It’s easy to pop into your local shopping mall and pick up a few t-shirts for £3 a piece. While you may be getting a great bargain for some new items, have you ever stop to think of the story behind this t-shirt such as where it was made, where did the materials come from and who made it? What is the reason that you as the consumer have to pay such small prices? Unfortunately, the reason many times is due to cheap, unsustainable produced material use, as well as production in places on the globe that exploits very cheap labor under unsafe working conditions.
As the rise of the “conscious consumer” increases, buyers want to know more about their items besides just the final end product. Instead, they are interested in knowing the life cycle to date of the product to maintain peace of mind that they are contributing to a more sustainable and morally beneficial cycle to help improve the environment and lives of others around the globe. While sometimes it can be difficult to know the exact story behind each item, there are particular factors that can help you to ensure that you are purchasing in a sustainable way.
A good start is to look for products that fall under the category of “sustainable fashion”. This means that the production and manufacturing is focused on eco-friendly processes that reduce the carbon footprint as well as improve living conditions of plants, animals and people around the world. To be “sustainable” simply means that the process is maintainable indefinitely and does not contribute to increased environmental problems, rather utilizes renewable natural resources that enhance the environment.

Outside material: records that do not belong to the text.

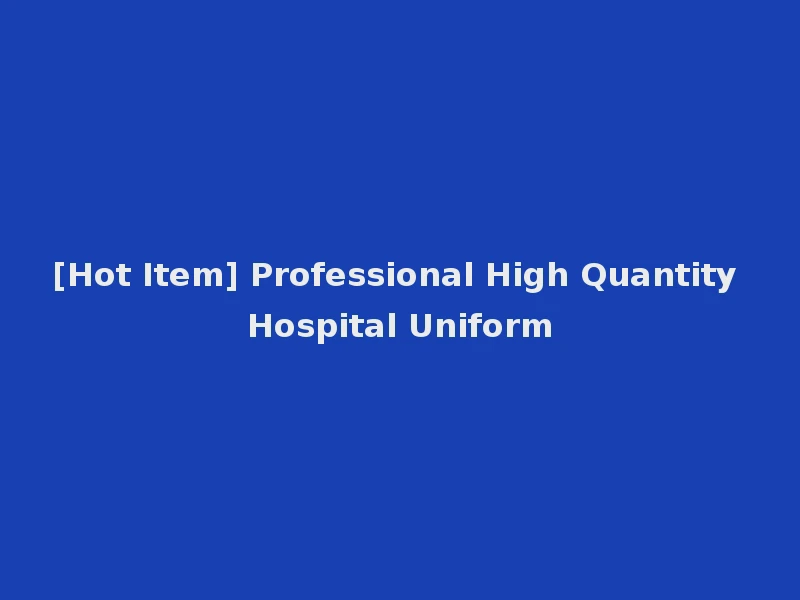 [Hot Item] Professional High Quantity Hospital Uniform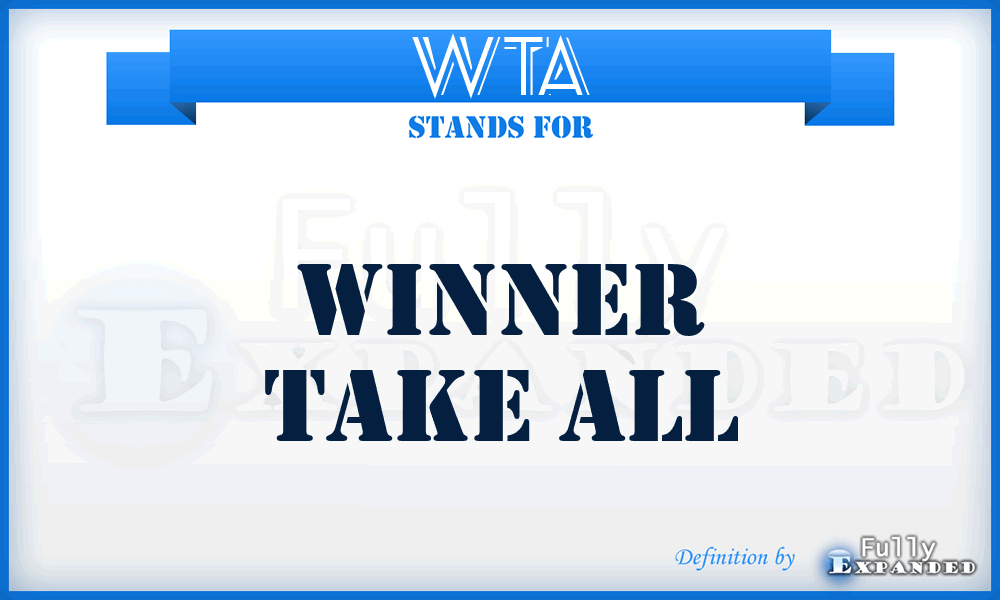 WTA - Winner Take All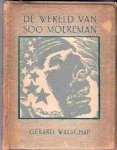 Walschap Gerard - De wereld van Soo Moereman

Keywords for sustainable fashion can include: eco-conscious, energy efficient, fair trade, hand or locally made, biodegradable, organic, recycled or made of renewable materials and/or vegan.
A challenge can be to find places that you can buy sustainable fashion, as it is much less common than your typical chain shops that you can find anywhere in the world. Here are some good resources to keep the piece of mind that you are at least partly, if not completely, purchasing in a sustainable way.
Clothing brands and shops are also are becoming more invested in sustainable fashion. You can probably find some small shops popping up in your neighborhood or in a city near you that boasts an eco-friendly concept.
A good way to find many options for eco-friendly, sustainable fashion pieces that tend to cost less that the local shops would be to search through the many online options. For example, here you can find a database of many different brands that fall under the category of fair trade/organic/eco-friendly, etc. From there you can find a brand that fits your style and preference as well as brands that are made right in the UK.
Second hand shopping has its roots in a more sustainable fashion concept, as it is built on recycling old things that you won’t use anymore. Spend an afternoon looking through your local thrift shops to see what kind of finds you can discover. If you don’t have the desire for that, then you can easily search through online second hand shops such as this website, where you can find used designer goods for sale.
For really good prices on recycled fashion, head over to your local flee market. While the original item may not have been produced in a sustainable way, you are reusing it, contributing to a recycling concept and not letting the energy put into production go to waste.
Regardless of where you purchase your items from, the most important step is to simply become more informed on what constitutes sustainable fashion. You will then find it easier to sift through the marketing tactics that want consumers to believe that are buying something that is eco-friendly when it is simply not the case. The biggest challenge may be to come to a point where knowing you are contributing to a sustainable fashion chain is more important than that tempting £3 t-shirt in that shop window.